With its exciting blend of wrestling and boxing, MMA is fast becoming a worldwide phenomenon. Events attract thousands of spectators and millions more tune in to watch their muscled heroes battle it out on TV or over live Internet streams. In Pakistan there are around 500 diehard fighters that practice this extreme sport, which stands in marked contrast to the country’s more sedate pastimes like cricket, with its breaks for afternoon tea.
Today Bashir watches as youths—some lean and sinewy, others muscular—trade blows as onlookers scream: “We want blood! We want blood!”
Dawood Shahid, who at 12 years old already packs a mean uppercut, says he used to watch American WWE wrestling on TV for many years before switching over to MMA. “WWE is made up, MMA is the real thing,” he says after his friendly bout.

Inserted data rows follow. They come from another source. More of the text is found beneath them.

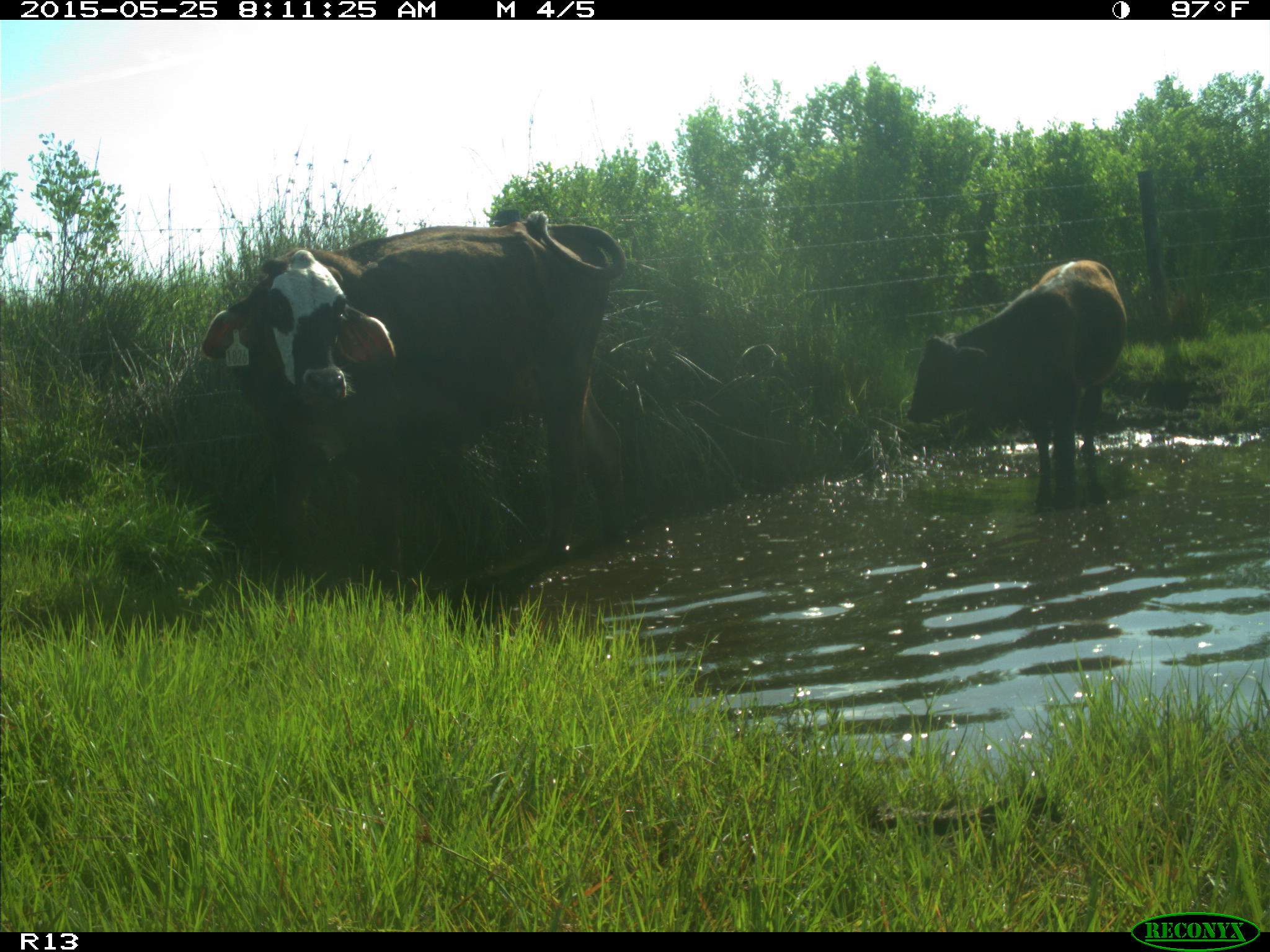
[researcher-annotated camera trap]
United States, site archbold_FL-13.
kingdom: Animalia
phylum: Chordata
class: Mammalia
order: Artiodactyla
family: Bovidae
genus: Bos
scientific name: Bos taurus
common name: domestic cow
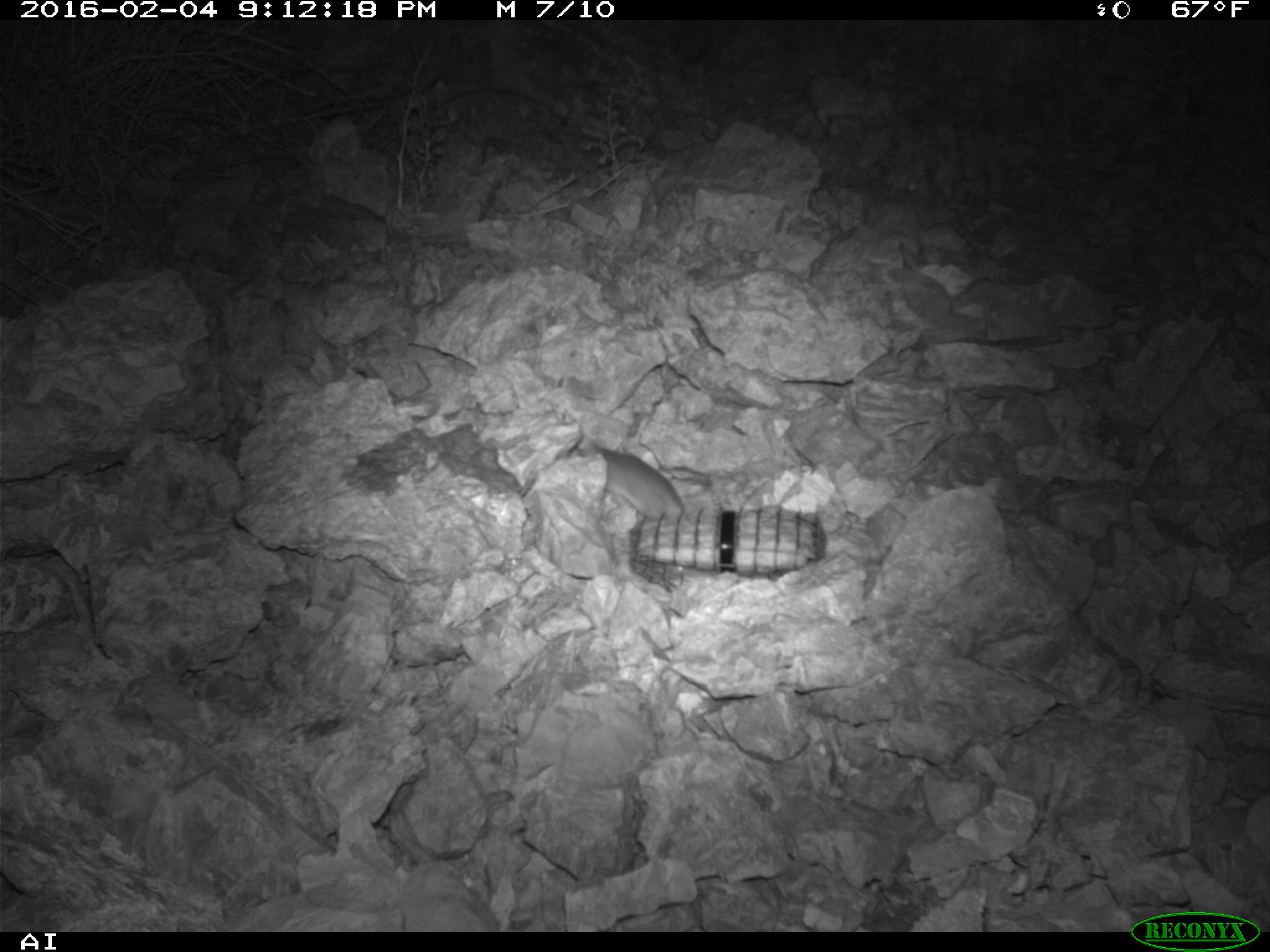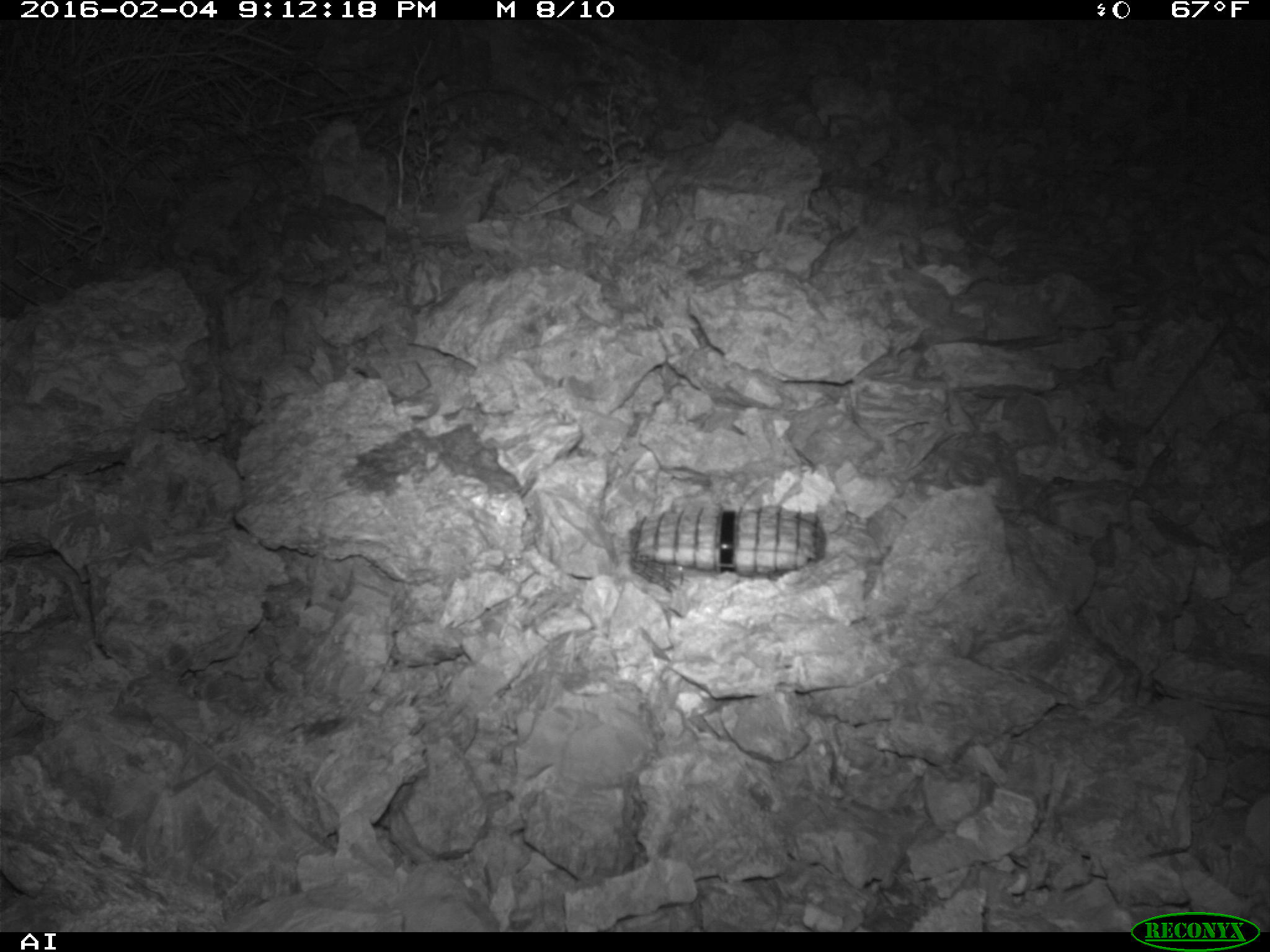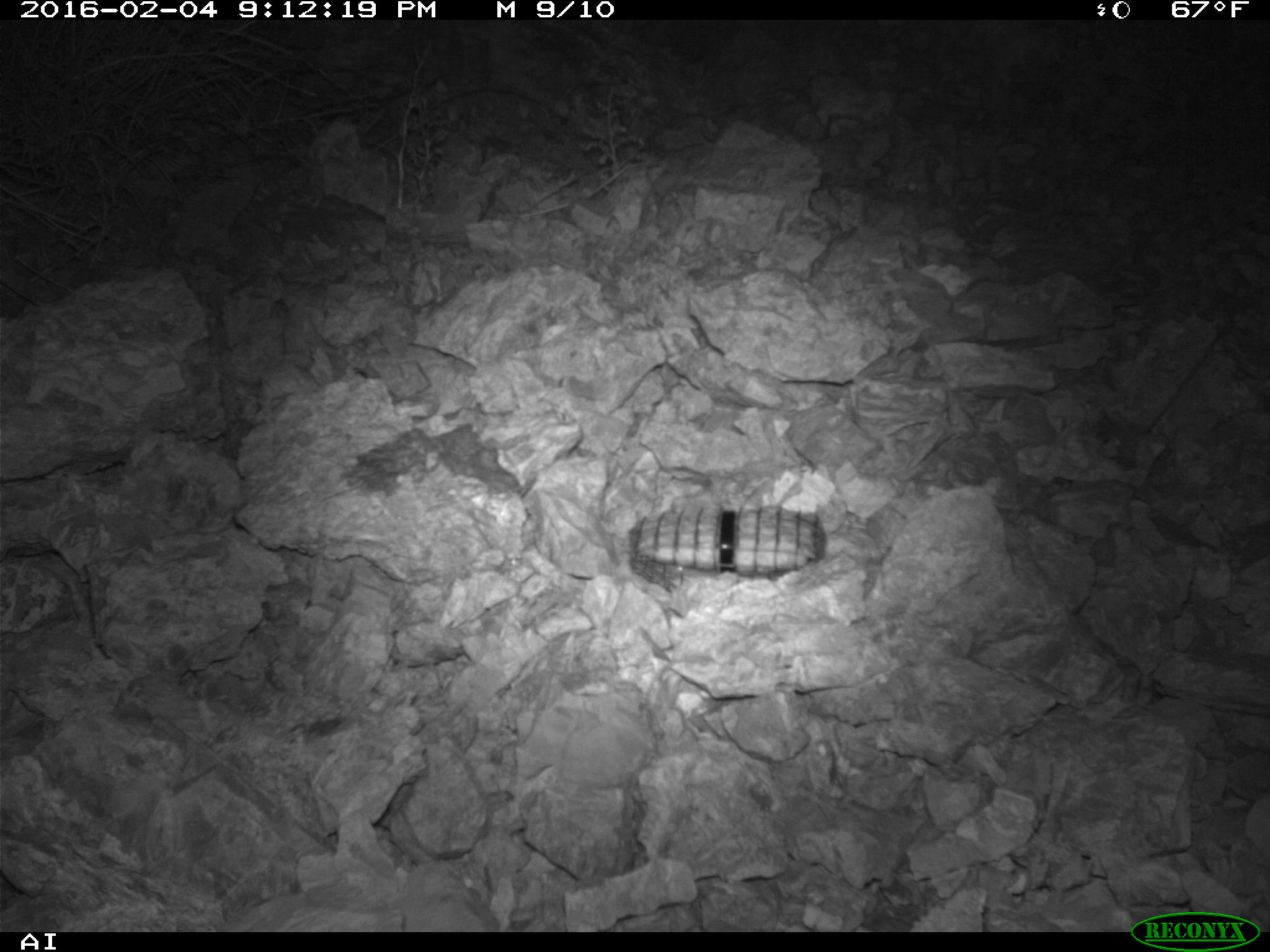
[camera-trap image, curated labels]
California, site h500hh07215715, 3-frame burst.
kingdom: Animalia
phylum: Chordata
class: Mammalia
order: Rodentia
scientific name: Rodentia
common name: rodent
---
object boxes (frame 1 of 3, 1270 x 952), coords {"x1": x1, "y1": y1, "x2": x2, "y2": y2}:
rodent: {"x1": 566, "y1": 436, "x2": 685, "y2": 521}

In Pakistan, MMA is growing under the watchful eyes of a close-knit circle that surrounds Bashir. Short but tough and built like an ox, the Pakistani-American former soldier served with the U.S. Army in Iraq before devoting himself to martial arts, taking an MMA course in Thailand where he took part in his first amateur bouts under the name “Somchai,” meaning “man” in Thai.
In 2009, the 32-year-old returned to Pakistan, opened his own gym and began to organize “extreme combat” in metal cages, sowing the seeds of an underground scene. Last year the Asian championship ONE, the MMA’s de facto second division behind the U.S. Ultimate Fighting Championship with its millionaire stars like Canadian George St-Pierre, approached Bashir for a fight in Singapore, which he won. Pakistan had found its first MMA victor.
That success energized young fans of the sport in Pakistan but had relatively little impact on the rest of the country, which remains in love with cricket and to a lesser extent traditional wrestling. But unlike Brad Pitt in the cult hit Fight Club, whose first rule was never to speak of Fight Club, MMA adherents are trying hard to emerge from the shadows.
“Last year, I kept on traveling to different TV channels to say ‘Hey I have a good idea, I have good fighters, I have a ring, I have this and that, the whole team, why we don’t put a show on?’ But they replied ‘What is it? Is it cricket?’” said Sheikh Sultan Shahid, an MMA promoter.
In Bashir Ahmad’s gym, youths from rundown neighborhoods square up to others from a posh suburb of Lahore who pay $50 a month for training, bringing together two different worlds in this highly class-oriented society. The son of a cleric from a poor family, Abdul Rafique, 19, gets a $10 a week stipend from the proprietor of a gym, who sees in him the making of a future warrior.
“I come from a poor family and I joined it because I am studying as a sportsman and getting a scholarship and also being trained for MMA. I really like MMA, I want to fight with all my heart and soul,” said Rafique.
Apprentice fighters have limited exposure to martial arts and are taught to avoid hitting the face, which is considered forbidden in certain sects of Islam—though it doesn’t prevent the neighborhood mullah from praying for the fighters’ protection. And though some dream of the octagonal cages of Asia and America, the more well off fighters are more reluctant to think of the sport in professional terms.
Harris Butt, a medical student with rock solid biceps and abs, recently got his first offer to fight abroad, but his mother didn’t allow him. After all, she said, better to be a doctor than a patient after a fight.
Pakistan has battled an Islamist insurgency for more than a decade, and its stuttering economy is plagued by power blackouts, joblessness and high poverty—frustrations that may create the breeding ground in which combat sports like MMA could thrive one day. For now, this Fight Club remains confined to a handful of poor fighters and some who can afford to pay up to $100 a month in a smattering of gyms.
Mohammad Abdullah, a young MMA convert, is in no doubt about what is holding it back. “If MMA moves into the open in Pakistan, you will see what good fighters we are.”